◆ Travail demandé
(1) D'après le document source, à quelle échéance le Conseil européen doit-il se pencher de nouveau sur ces sujets ?
(2) En vous appuyant sur le document source, expliquez pourquoi la sécurité des réseaux 5G préoccupe certains États membres, dont la France.

Tout cela est associé, bien sûr, à toutes les décisions que nous prendrons au niveau budgétaire aussi, dans le cadre de la définition d'une politique de recherche ou de programmes de financement, de soutien à la recherche, qui devront évidemment aller de pair. Cette stratégie orientera aussi nos choix en vue du cadre financier pluriannuel pour les sept prochaines années.

L'idée est d'avoir un travail de la commission sur un certain nombre de secteurs clés comme l'intelligence artificielle mais aussi une approche concertée en matière de sécurité des réseaux 5G. Le sujet préoccupe dans certains États membres, notamment en France, compte tenu de certaines formes d'entrisme, qui sont notamment le fait d'entreprises chinoises. Il s'agit de viser à une réponse peut-être un peu plus harmonisée sur ces questions, en tout cas à un meilleur partage de l'information. Sous-jacente à ce débat sur la politique industrielle, se pose évidemment la question des pratiques des entreprises chinoises, qui ne sont pas toujours conformes aux règles multilatérales du commerce. Des entreprises, hautement subventionnées, échappent aux règles du jeu de la concurrence équitable et du level playing field au niveau mondial. Il s'agit aussi de parvenir à un encadrement des aides d'État qui soit propice à l'innovation. Ce Conseil européen a pu permettre de réaffirmer qu'il fallait que l'environnement réglementaire – qu'il s'agisse des aides d'État ou du droit de la concurrence – soit au service de cette ambition.

Le sujet de la politique commerciale, versant externe des questions économiques, a été abordé avec l'idée de faire un rappel sur les nécessités du libre-échange mais aussi d'un level playing field plus affirmé. Il faut moderniser les instruments de défense commerciale et en user pleinement, les conclusions du Conseil le rappellent, en lien aussi avec toutes les initiatives sur la table mais qui sont bloquées, telles des négociations qui portent depuis plusieurs années sur la manière d'obtenir la réciprocité dans l'ouverture des marchés publics des pays tiers – les marchés publics européens étant pour leur part ouverts aux pays tiers. Cet instrument de réciprocité a été remis à l'honneur à l'occasion de ce Conseil européen, qui appelle d'ailleurs à reprendre rapidement les discussions dans ce domaine. L'idée, c'est que d'ici au mois de mars 2020, dans un an, le Conseil européen puisse à nouveau se pencher sur ces sujets.

Données de raisonnement à partir de scènes
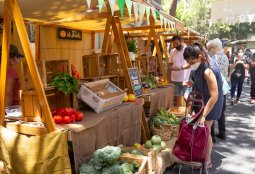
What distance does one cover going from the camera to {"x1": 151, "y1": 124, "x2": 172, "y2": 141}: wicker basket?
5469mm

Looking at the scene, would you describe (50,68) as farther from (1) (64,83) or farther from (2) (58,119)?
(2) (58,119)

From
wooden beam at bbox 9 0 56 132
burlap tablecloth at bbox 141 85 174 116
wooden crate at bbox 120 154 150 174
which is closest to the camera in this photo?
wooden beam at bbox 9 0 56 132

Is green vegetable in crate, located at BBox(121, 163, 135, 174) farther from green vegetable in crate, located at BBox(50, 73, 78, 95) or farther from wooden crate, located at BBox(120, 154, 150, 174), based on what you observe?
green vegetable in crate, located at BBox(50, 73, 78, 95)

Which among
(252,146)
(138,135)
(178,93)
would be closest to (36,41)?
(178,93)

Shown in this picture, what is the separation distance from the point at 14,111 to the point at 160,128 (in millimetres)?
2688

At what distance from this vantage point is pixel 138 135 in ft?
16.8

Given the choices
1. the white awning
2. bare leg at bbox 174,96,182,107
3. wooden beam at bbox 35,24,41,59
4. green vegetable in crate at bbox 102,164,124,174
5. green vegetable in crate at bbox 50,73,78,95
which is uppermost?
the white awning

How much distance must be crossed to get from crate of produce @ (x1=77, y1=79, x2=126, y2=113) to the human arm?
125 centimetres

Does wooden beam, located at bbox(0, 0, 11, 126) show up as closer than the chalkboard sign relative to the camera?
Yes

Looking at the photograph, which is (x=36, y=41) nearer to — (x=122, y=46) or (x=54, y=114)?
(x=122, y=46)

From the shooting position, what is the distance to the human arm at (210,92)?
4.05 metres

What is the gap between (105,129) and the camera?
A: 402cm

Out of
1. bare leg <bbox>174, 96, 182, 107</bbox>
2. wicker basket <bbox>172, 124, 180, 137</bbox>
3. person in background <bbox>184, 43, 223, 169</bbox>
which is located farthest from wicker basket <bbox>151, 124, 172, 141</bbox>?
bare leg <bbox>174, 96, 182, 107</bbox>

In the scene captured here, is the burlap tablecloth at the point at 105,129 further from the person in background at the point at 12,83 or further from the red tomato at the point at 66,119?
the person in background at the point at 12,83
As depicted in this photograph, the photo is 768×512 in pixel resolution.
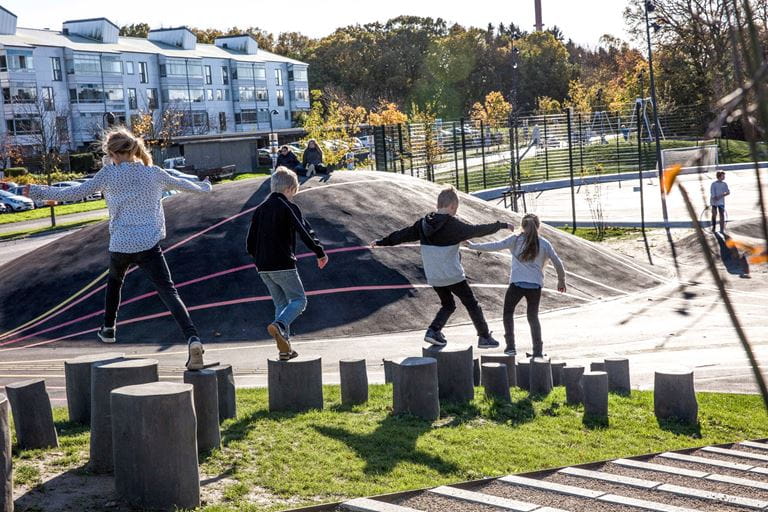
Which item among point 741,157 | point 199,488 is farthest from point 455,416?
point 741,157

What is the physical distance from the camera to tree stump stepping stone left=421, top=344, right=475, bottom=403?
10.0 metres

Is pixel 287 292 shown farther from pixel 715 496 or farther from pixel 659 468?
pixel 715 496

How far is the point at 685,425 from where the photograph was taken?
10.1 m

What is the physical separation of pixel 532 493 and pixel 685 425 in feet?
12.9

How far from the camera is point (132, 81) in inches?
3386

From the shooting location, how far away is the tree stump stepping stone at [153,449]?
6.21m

◆ Réponses aux tâches
(1) D'ici au mois de mars 2020, soit dans un an.

(2) La sécurité des réseaux 5G inquiète certains États membres, notamment la France, à cause de certaines formes d'entrisme. Celles-ci sont surtout le fait d'entreprises chinoises.